• [SELECTED EXCERPT]
|---|
Definition of Done

Definition of Done (DoD) is a simple thing, although people are often struggling with it. It only defines what “done” means. It brings consistency into the product delivery. It sets the bar of quality we all keep the same. People often mix it with the acceptance criteria and are confused. So let me summarize it. Definition of Done shall be the same for all Product Backlog Items, as we need consistency, we need to know which quality standards are kept.  Definition of Done is created as an agreement between Product Owner and Development Team, so it contains both technical and business quality requirements. It shall be stable for the product and not change Sprint to Sprint. Eventually, we can improve it, but we aim for consistency so we keep it stable. Definition of Done is the same for all teams who work on the Product Backlog to keep that consistency.

So how can such Definition of done look?

  • Coded
  • Tested
  • Reviewed
  • Documented
  • Running on test server
  • Accepted by Product Owner

You can make it more specific:

  • Coded according to Product Backlog Item (User Story) definition
  • Automated tests (unit, functional)
  • Reviewed (by different team member)
  • Documented (internal)
|---|
• [GIVEN ENTRIES]
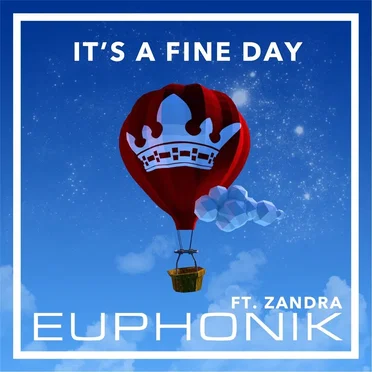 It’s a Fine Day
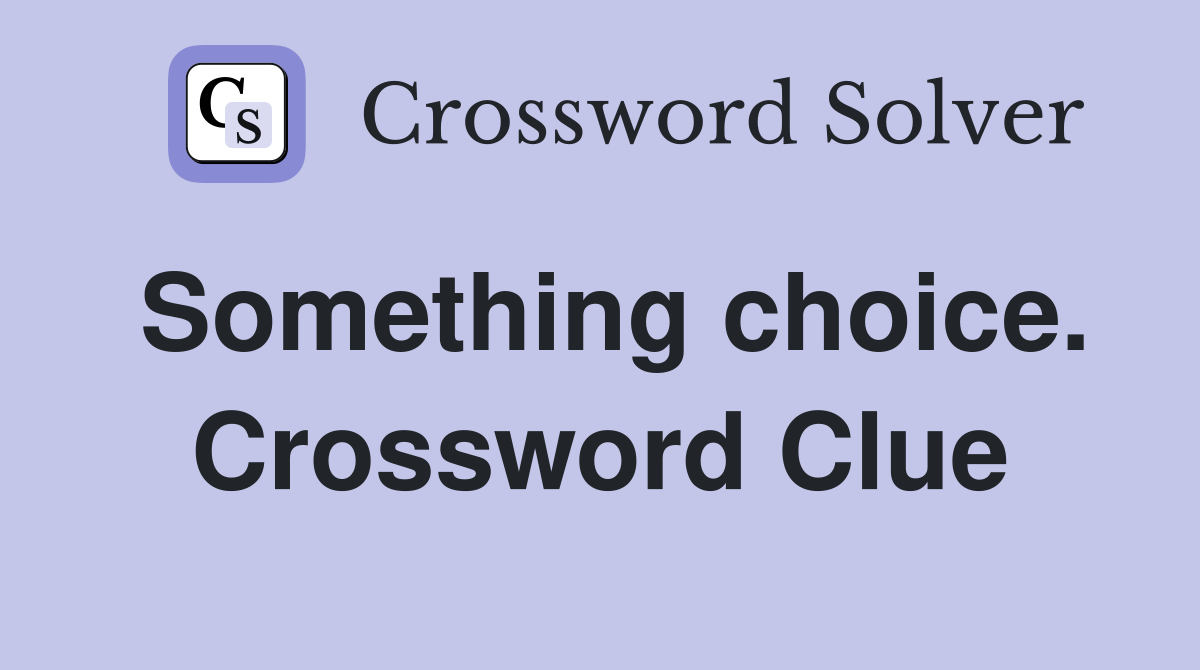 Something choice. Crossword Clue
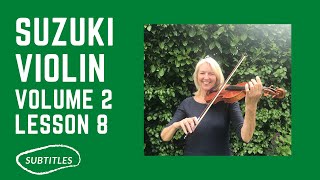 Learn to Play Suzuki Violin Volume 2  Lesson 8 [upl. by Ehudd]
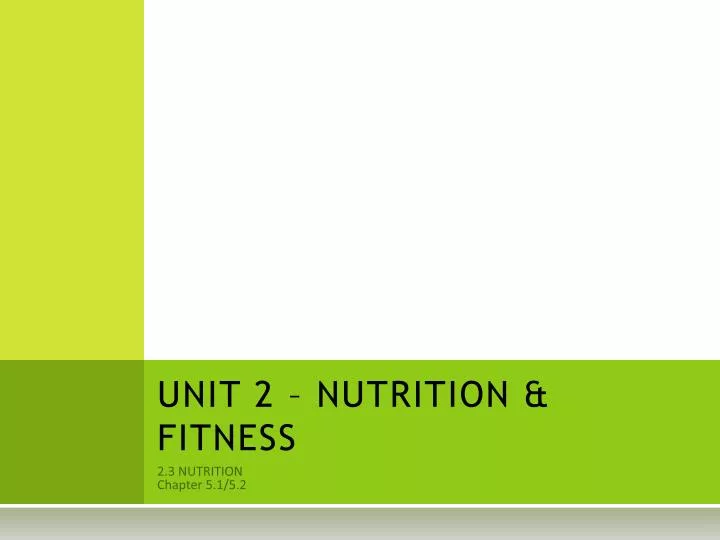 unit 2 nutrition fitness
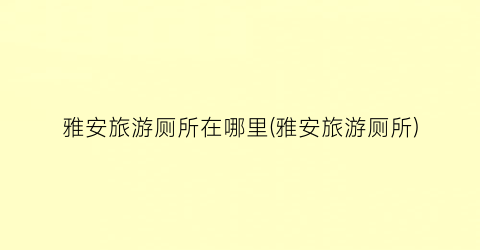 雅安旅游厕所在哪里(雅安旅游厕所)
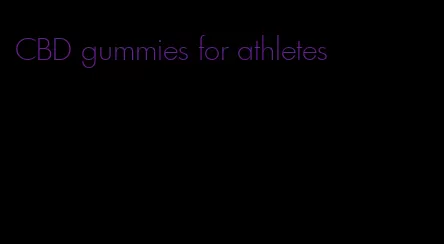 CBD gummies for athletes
|---|
• [DIRECTIONS]
Resume the text on the Definition of Done, starting right after its last line. The data has no connection to the text on the Definition of Done.

• [REPLY TO THE EXERCISE]
  • Running on test server
  • Accepted by Product Owner

Eventually, in some time we may improve it for example as follows:

  • Coded
  • Tested
  • Reviewed
  • Documented
  • User documentation
  • Translated to Chinese, French and German
  • Running on production
  • Contains business measures how users used it
  • Accepted by Product Owner

In this case, we achieved continuous delivery within our Sprint. We release each Backlog item to our users directly whenever it’s done. We need to translate it as a part of that otherwise we can’t be able to release. And we have to add some business measures to know if we are getting the expected impact or not and get fast feedback. As you might see, the more the organization is Agile and teams cross-functional, the wider is their Definition of Done.

Definition of Done shall be visible so everybody can see it. Never compromise. The User Story is either done or not. Any other state only brings chaos and makes any release completely unpredictable.

User Story as a Card

User Story is one of the most common formats how to write Product Backlog Item. It has specific format which forces people to focus on business value.

As a [user | role| persona]
I want to get [functionality]
So that I get [business value]

As an example of such User Story for my online beer store called “Berrer” we can write the following:

As Jon (busy manager with no time)
I want to get beers selected by “Beerer”
So that I can impress my friends by variety of rare brands.

It shall give us three different information – Who, What, and Why – which must fit together and once you read it to someone it shall create consistent story together. As you may have noticed the User Story looks at the functionality from the business perspective and is customer centric (note that customers are all user, stakeholders, other teams, … ). We never define how exactly it shall be solved, but describe the business impact we want to achieve.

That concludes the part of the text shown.